| Work item |
Every record should be written out again in full, with no character altered.

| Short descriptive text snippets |
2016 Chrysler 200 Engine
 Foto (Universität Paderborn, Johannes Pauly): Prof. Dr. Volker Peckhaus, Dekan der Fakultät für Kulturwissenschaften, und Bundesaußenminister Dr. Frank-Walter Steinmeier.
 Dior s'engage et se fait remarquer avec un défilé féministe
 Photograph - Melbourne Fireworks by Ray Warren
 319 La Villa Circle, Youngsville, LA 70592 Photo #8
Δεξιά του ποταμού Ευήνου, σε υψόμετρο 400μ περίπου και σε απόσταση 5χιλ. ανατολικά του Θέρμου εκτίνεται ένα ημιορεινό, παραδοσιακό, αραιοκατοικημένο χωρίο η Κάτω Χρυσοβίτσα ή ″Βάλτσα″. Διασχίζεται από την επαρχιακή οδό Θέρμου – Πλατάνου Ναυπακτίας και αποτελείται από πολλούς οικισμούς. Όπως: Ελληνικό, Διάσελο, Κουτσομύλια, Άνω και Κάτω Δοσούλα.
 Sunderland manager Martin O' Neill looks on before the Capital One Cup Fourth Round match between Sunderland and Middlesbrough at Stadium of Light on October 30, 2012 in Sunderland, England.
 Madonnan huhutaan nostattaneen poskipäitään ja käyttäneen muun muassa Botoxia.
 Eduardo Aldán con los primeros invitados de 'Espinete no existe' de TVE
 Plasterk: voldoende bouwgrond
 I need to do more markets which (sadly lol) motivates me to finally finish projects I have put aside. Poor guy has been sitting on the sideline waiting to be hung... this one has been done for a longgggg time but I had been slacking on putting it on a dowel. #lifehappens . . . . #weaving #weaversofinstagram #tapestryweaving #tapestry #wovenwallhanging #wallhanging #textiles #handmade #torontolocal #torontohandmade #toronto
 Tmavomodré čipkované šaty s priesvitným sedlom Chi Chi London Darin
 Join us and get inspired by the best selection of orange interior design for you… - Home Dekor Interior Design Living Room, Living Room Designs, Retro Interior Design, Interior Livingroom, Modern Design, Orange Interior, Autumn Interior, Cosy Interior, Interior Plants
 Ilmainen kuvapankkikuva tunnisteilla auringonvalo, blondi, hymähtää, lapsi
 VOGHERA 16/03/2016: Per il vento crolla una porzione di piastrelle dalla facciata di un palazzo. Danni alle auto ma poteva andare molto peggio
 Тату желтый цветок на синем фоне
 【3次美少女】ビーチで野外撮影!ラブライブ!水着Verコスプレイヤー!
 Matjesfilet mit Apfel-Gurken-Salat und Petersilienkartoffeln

| Output of the task |
2016 Chrysler 200 Engine
 Foto (Universität Paderborn, Johannes Pauly): Prof. Dr. Volker Peckhaus, Dekan der Fakultät für Kulturwissenschaften, und Bundesaußenminister Dr. Frank-Walter Steinmeier.
 Dior s'engage et se fait remarquer avec un défilé féministe
 Photograph - Melbourne Fireworks by Ray Warren
 319 La Villa Circle, Youngsville, LA 70592 Photo #8
Δεξιά του ποταμού Ευήνου, σε υψόμετρο 400μ περίπου και σε απόσταση 5χιλ. ανατολικά του Θέρμου εκτίνεται ένα ημιορεινό, παραδοσιακό, αραιοκατοικημένο χωρίο η Κάτω Χρυσοβίτσα ή ″Βάλτσα″. Διασχίζεται από την επαρχιακή οδό Θέρμου – Πλατάνου Ναυπακτίας και αποτελείται από πολλούς οικισμούς. Όπως: Ελληνικό, Διάσελο, Κουτσομύλια, Άνω και Κάτω Δοσούλα.
 Sunderland manager Martin O' Neill looks on before the Capital One Cup Fourth Round match between Sunderland and Middlesbrough at Stadium of Light on October 30, 2012 in Sunderland, England.
 Madonnan huhutaan nostattaneen poskipäitään ja käyttäneen muun muassa Botoxia.
 Eduardo Aldán con los primeros invitados de 'Espinete no existe' de TVE
 Plasterk: voldoende bouwgrond
 I need to do more markets which (sadly lol) motivates me to finally finish projects I have put aside. Poor guy has been sitting on the sideline waiting to be hung... this one has been done for a longgggg time but I had been slacking on putting it on a dowel. #lifehappens . . . . #weaving #weaversofinstagram #tapestryweaving #tapestry #wovenwallhanging #wallhanging #textiles #handmade #torontolocal #torontohandmade #toronto
 Tmavomodré čipkované šaty s priesvitným sedlom Chi Chi London Darin
 Join us and get inspired by the best selection of orange interior design for you… - Home Dekor Interior Design Living Room, Living Room Designs, Retro Interior Design, Interior Livingroom, Modern Design, Orange Interior, Autumn Interior, Cosy Interior, Interior Plants
 Ilmainen kuvapankkikuva tunnisteilla auringonvalo, blondi, hymähtää, lapsi
 VOGHERA 16/03/2016: Per il vento crolla una porzione di piastrelle dalla facciata di un palazzo. Danni alle auto ma poteva andare molto peggio
 Тату желтый цветок на синем фоне
 【3次美少女】ビーチで野外撮影!ラブライブ!水着Verコスプレイヤー!
 Matjesfilet mit Apfel-Gurken-Salat und Petersilienkartoffeln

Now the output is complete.